Heating glass too quickly, for example, can cause it to to thermal shock. Cooling it too quickly (and unevenly) can result in stress within the glass that may cause it to break.
A kiln controller automatically manages the heat levels within a kiln so that specific firing schedules can be run unattended.
How a kiln controller works:*
Power is brought into the controller (“A” in the diagram below) from the outside service. It is split at a terminal block (“B”) with electricity going to a transformer (“C”) and to power relays (“G”).
The purpose of the transformer (“C”) is to reduce the power to a suitable level for the circuit board controller (“D”). This controller has the ability to read the temperature from a wire (“E”) that connects the to the thermocouple inside the kiln (not shown).
As the controller (“D”) reads the temperature, it sends a relatively small amount of electricity through wires (“F”) to the relays (“G”). Relays are automated power switches – when the controller sends an electrical current, the relay turns on the power to the kiln coils (through wires “H”).
Through this process of reading the temperature and cycling the relays on and off, the kiln controller is able to maintain the desired temperatures.
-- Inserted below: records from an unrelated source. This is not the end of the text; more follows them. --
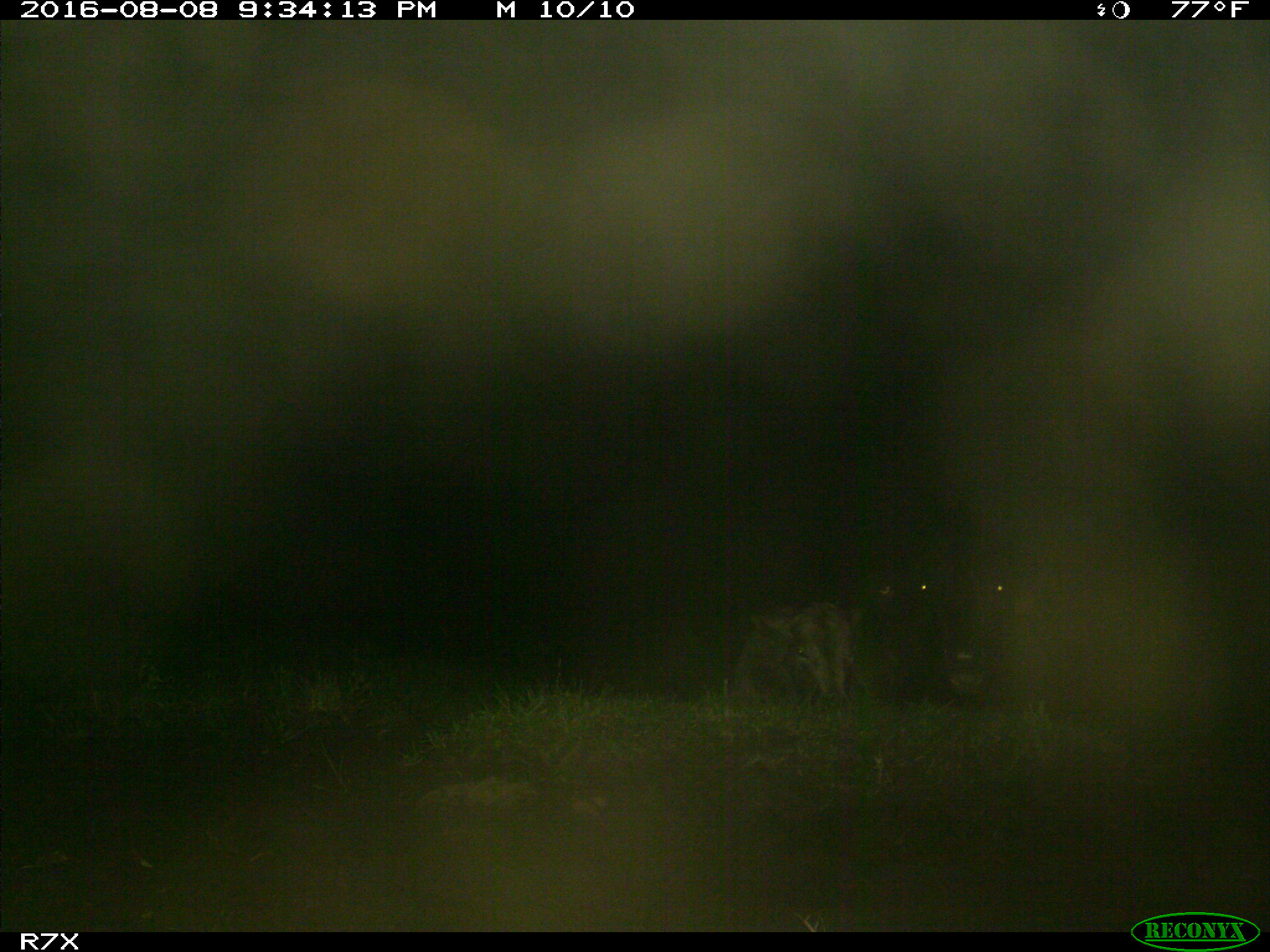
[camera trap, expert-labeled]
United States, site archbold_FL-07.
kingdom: Animalia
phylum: Chordata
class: Mammalia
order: Artiodactyla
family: Bovidae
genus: Bos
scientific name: Bos taurus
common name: domestic cow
*It is very important to note that this diagram and text are intended to illustrate principles only. Do not try and connect, modify or repair your controller using this picture as a reference. There is sufficient electricity in a kiln controller to kill you. Never open the controller housing or otherwise attempt to modify or repair a controller unless 1) you are a qualified professional and 2) you have fully disconnected the power. If the first thing is true then I shouldn’t even need to tell you the second thing.